La Fleur v. Cleveland Board of Education, 326 F. Supp. 1208 (N.D. Ohio 1971)

US District Court for the Northern District of Ohio - 326 F. Supp. 1208 (N.D. Ohio 1971)
May 12, 1971

326 F. Supp. 1208 (1971)

Jo Carol LA FLEUR, Plaintiff,
Ann Elizabeth NELSON, Plaintiff,

Civ. A. Nos. C 71-292, C 71-333.

United States District Court, N. D. Ohio, E. D.

May 12, 1971.

Charles F. Clarke, Arthur A. Kola, George W. Pring, of Squire, Saunders & Dempsey, Cleveland, Ohio, for defendants.

Carol S. Agin, Lewis Katz, Cleveland, Ohio, for plaintiffs.

Sidney Picker, Jr., Cleveland, Ohio, amicus curiae, brief submitted by the Women's Equity Action League (WEAL).


CONNELL, District Judge.

This case has been presented to this Court asking for injunction against the defendant, Cleveland Board of Education, from enforcing a regulation of the Cleveland School Board prohibiting teachers who become pregnant from *1209 teaching their classes past the fourth month of pregnancy.

The plaintiffs in the case, Jo Carol La Fleur and Ann Elizabeth Nelson are teachers in the Cleveland public school system. Both teachers are married and pregnant; Mrs. La Fleur is expecting birth of her child sometime from the mid to the end of July of this year, while Mrs. Nelson expects her child on August 26, 1971.

Mrs. Jo Carol La Fleur, C 71-292, is a teacher at Patrick Henry Junior High School and has taught her class from September 1970 until March 12, 1971, when, due to the enforcement of the school board regulation, she was asked to discontinue her duties due to her pregnancy. The plaintiff, La Fleur, taught a seventh grade class composed exclusively of girls who are designated as under-achievers or problem children. This class is called a "project transition" class which is supervised and operated by the Cleveland public schools and partially funded with Federal money. This class is composed exclusively of girls, about twenty-five in number, who are to be given special attention for purposes of making them ready for the eighth grade in school. Mrs. La Fleur did not request the maternity leave, rather the regulation was enforced as to this plaintiff and her maternity leave was involuntary. Presently, in her absence, the class is being taught by a substitute teacher.

The plaintiff, Ann Elizabeth Nelson, C 71-333, is a French teacher at Central Junior High School. She has taught French to seventh, eighth and ninth grade students since September 1970. Mrs. Nelson reported her pregnancy to her principal on January 29, 1971, and applied for maternity leave.

This case came on for hearing on April 19, 1971. The issues being identical in nature, the cases were tried and submitted together and both will be decided in this memorandum and order.

◆ Data listing ◆

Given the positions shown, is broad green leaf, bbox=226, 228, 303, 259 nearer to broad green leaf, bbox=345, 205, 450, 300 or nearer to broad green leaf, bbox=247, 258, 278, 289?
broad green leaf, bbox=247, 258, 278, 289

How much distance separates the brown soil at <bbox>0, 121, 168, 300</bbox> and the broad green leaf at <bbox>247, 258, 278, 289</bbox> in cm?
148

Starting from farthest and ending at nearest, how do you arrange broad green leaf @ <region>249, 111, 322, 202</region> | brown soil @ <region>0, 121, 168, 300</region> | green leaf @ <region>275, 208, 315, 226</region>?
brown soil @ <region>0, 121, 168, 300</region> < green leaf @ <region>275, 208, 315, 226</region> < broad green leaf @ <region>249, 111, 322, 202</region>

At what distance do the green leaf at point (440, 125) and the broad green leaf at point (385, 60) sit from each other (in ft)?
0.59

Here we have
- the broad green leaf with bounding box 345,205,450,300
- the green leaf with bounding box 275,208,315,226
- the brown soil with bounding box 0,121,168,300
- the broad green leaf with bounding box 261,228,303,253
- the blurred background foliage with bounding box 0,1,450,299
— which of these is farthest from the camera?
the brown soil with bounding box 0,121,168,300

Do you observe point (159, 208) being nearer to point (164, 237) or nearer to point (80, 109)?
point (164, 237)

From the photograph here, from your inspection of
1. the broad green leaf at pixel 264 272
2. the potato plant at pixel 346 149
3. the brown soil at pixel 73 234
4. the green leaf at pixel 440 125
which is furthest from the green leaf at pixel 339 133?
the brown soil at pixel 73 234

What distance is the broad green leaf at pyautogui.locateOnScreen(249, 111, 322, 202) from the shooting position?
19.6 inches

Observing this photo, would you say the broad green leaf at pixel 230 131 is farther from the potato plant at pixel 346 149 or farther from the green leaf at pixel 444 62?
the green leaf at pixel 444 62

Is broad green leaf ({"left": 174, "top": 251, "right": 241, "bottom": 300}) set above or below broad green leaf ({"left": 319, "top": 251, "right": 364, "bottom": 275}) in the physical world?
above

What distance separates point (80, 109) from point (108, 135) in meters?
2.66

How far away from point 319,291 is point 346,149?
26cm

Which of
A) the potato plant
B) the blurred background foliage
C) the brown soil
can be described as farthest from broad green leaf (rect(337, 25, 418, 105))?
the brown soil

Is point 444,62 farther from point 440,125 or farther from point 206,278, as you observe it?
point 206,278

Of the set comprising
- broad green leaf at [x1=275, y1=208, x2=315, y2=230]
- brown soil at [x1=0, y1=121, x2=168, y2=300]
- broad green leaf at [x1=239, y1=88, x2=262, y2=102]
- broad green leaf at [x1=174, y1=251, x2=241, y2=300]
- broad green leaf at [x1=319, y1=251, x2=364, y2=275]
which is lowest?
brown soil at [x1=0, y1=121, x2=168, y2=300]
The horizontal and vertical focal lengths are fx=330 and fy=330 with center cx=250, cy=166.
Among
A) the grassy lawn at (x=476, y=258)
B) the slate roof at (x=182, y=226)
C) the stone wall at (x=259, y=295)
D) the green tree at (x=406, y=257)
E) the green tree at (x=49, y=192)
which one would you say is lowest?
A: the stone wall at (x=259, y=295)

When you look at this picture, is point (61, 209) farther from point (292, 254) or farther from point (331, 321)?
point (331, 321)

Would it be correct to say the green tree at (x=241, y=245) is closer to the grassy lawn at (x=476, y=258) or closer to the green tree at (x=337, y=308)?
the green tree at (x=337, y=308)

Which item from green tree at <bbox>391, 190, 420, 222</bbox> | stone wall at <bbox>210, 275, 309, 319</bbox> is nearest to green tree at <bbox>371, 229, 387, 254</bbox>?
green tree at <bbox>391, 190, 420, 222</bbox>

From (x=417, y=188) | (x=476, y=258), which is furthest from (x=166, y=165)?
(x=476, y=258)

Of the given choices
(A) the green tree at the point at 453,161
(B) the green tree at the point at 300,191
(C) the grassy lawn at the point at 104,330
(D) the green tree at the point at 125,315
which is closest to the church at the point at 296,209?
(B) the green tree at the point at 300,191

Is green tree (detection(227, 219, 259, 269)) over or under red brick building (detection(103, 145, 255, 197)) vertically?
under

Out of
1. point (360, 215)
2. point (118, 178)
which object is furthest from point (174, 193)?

◆ Required tasks ◆
1. In the La Fleur opinion, update everything from "May 12, 1971." down to "CONNELL, District Judge." by putting "respondents" in place of "defendants".
2. According to the La Fleur opinion, why were the two teachers' cases tried together and decided in a single memorandum and order?

◆ Solution list ◆
1.
May 12, 1971.

Charles F. Clarke, Arthur A. Kola, George W. Pring, of Squire, Saunders & Dempsey, Cleveland, Ohio, for respondents.

Carol S. Agin, Lewis Katz, Cleveland, Ohio, for plaintiffs.

Sidney Picker, Jr., Cleveland, Ohio, amicus curiae, brief submitted by the Women's Equity Action League (WEAL).


CONNELL, District Judge.

2. The issues in the two cases were identical in nature. For that reason, the cases were tried and submitted together, and both are decided in one memorandum and order.